### Work to be completed
Carry none of the pictures over; set down the material below exactly.

### Input
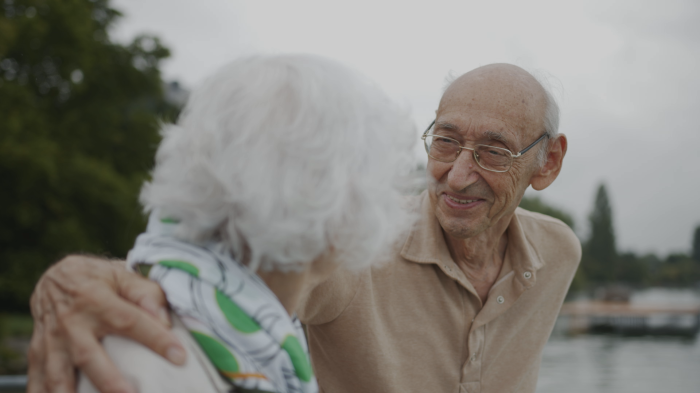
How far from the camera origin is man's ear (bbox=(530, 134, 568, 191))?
2289 mm

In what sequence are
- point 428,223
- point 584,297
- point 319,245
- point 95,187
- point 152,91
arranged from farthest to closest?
1. point 584,297
2. point 152,91
3. point 95,187
4. point 428,223
5. point 319,245

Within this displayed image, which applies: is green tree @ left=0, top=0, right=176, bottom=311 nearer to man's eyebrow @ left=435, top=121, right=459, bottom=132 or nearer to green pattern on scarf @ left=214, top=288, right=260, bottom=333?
man's eyebrow @ left=435, top=121, right=459, bottom=132

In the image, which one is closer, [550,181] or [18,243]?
[550,181]

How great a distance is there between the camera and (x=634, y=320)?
3709 centimetres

### Completed exercise
How far from the camera origin is man's ear (bbox=(530, 134, 568, 191))?
2289 mm

In what sequence are
- point 428,223
- point 584,297
- point 319,245
- point 95,187
- point 152,91
arranged from farthest to closest?
1. point 584,297
2. point 152,91
3. point 95,187
4. point 428,223
5. point 319,245

Within this displayed image, which applies: is green tree @ left=0, top=0, right=176, bottom=311 nearer to man's eyebrow @ left=435, top=121, right=459, bottom=132 or nearer to green pattern on scarf @ left=214, top=288, right=260, bottom=333?
man's eyebrow @ left=435, top=121, right=459, bottom=132

In the image, which one is closer, [550,181] or [18,243]?
[550,181]

How great a distance is there between the camera and (x=634, y=320)?
3709 centimetres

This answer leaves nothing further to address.